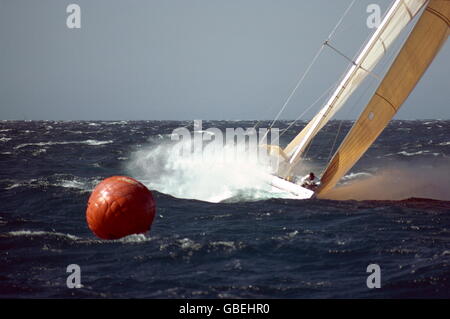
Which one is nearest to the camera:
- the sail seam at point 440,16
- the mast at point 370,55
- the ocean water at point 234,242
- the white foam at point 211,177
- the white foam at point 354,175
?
the ocean water at point 234,242

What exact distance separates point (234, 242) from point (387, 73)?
32.5ft

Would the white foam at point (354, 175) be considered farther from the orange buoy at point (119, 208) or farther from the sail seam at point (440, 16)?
the orange buoy at point (119, 208)

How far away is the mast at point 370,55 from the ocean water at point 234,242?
387cm

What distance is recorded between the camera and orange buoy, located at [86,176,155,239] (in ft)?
34.8

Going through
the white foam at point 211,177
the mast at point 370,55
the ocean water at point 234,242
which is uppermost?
the mast at point 370,55

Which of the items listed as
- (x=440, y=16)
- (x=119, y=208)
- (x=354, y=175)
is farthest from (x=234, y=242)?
(x=354, y=175)

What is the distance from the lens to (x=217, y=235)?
14648 millimetres

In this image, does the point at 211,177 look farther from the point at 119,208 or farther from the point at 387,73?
the point at 119,208

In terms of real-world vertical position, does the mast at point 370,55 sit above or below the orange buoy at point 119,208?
above

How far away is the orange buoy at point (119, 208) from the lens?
1062cm

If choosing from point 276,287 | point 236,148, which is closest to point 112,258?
point 276,287

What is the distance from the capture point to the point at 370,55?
20188mm

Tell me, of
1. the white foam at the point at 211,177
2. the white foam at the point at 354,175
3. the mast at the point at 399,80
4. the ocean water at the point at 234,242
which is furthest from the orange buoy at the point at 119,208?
the white foam at the point at 354,175
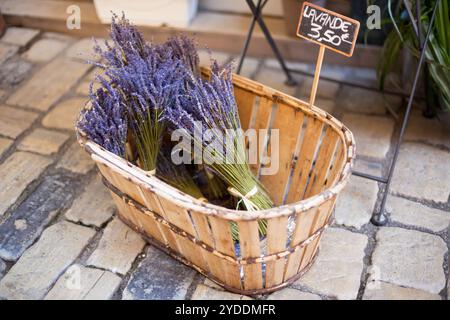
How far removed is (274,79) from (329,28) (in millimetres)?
1119

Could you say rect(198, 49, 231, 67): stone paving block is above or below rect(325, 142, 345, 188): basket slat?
below

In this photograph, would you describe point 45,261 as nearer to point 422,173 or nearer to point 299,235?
point 299,235

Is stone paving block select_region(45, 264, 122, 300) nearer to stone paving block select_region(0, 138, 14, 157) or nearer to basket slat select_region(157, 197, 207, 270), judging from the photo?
basket slat select_region(157, 197, 207, 270)

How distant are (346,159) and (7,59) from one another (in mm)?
2272

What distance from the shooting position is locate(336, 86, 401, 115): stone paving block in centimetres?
261

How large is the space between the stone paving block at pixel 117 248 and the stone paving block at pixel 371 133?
1110 mm

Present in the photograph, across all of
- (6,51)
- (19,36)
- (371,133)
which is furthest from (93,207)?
(19,36)

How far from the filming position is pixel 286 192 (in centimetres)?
218

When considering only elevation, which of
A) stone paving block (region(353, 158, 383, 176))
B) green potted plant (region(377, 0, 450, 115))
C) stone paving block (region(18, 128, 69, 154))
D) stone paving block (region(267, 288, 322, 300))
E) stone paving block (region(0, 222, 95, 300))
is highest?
green potted plant (region(377, 0, 450, 115))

____________

= TASK OBJECTIVE =
Transcribe each line above verbatim, with the pictures left out.

= SOLUTION TO THE PROBLEM =
Which one is nearest to the camera:
- the sail seam at point 440,16
- the mast at point 370,55
- the ocean water at point 234,242
- the white foam at point 211,177
- the white foam at point 354,175
?
the ocean water at point 234,242

What exact distance separates point (234, 242) from point (387, 73)?
32.5ft

Would the white foam at point (354, 175) be considered farther from the orange buoy at point (119, 208) or farther from the sail seam at point (440, 16)?
the orange buoy at point (119, 208)

How far away is the mast at point 370,55 from the ocean water at point 234,242?
387cm

What distance is recorded between the camera and orange buoy, located at [86,176,155,239] (in ft)?
34.8

Going through
the white foam at point 211,177
the mast at point 370,55
the ocean water at point 234,242
which is uppermost?
the mast at point 370,55

Which of the items listed as
- (x=440, y=16)
- (x=119, y=208)
- (x=354, y=175)
is farthest from (x=234, y=242)?
(x=354, y=175)

What is the distance from the lens to (x=217, y=235)?
14648 millimetres

In this image, does the point at 211,177 look farther from the point at 119,208 or farther from the point at 387,73?
the point at 119,208

In terms of real-world vertical position, does the mast at point 370,55 sit above or below the orange buoy at point 119,208?
above

How far away is the orange buoy at point (119, 208) from the lens?
1062cm

If choosing from point 276,287 | point 236,148, which is closest to point 112,258?
point 276,287

What is the distance from the capture point to the point at 370,55?
20188mm

Tell me, of
1. the white foam at the point at 211,177
2. the white foam at the point at 354,175
3. the mast at the point at 399,80
4. the ocean water at the point at 234,242
which is furthest from the orange buoy at the point at 119,208?
the white foam at the point at 354,175
How far removed is (274,79) from (329,28) (in millimetres)?
1119

Could you say rect(198, 49, 231, 67): stone paving block is above or below rect(325, 142, 345, 188): basket slat?
below

In this photograph, would you describe point 45,261 as nearer to point 422,173 or nearer to point 299,235?
point 299,235

Is stone paving block select_region(45, 264, 122, 300) nearer to stone paving block select_region(0, 138, 14, 157) or nearer to basket slat select_region(157, 197, 207, 270), judging from the photo?
basket slat select_region(157, 197, 207, 270)

How distant are (346,159) and (7,59) from one another (in mm)?
2272

What distance from the shooting position is locate(336, 86, 401, 115): stone paving block in centimetres?
261

How large is the space between the stone paving block at pixel 117 248 and the stone paving block at pixel 371 133?
1110 mm

Present in the photograph, across all of
- (6,51)
- (19,36)
- (371,133)
which is furthest from (93,207)?
(19,36)

How far from the filming position is pixel 286 192 (in centimetres)?
218

When considering only elevation, which of
A) stone paving block (region(353, 158, 383, 176))
B) green potted plant (region(377, 0, 450, 115))
C) stone paving block (region(18, 128, 69, 154))
D) stone paving block (region(267, 288, 322, 300))
E) stone paving block (region(0, 222, 95, 300))
is highest?
green potted plant (region(377, 0, 450, 115))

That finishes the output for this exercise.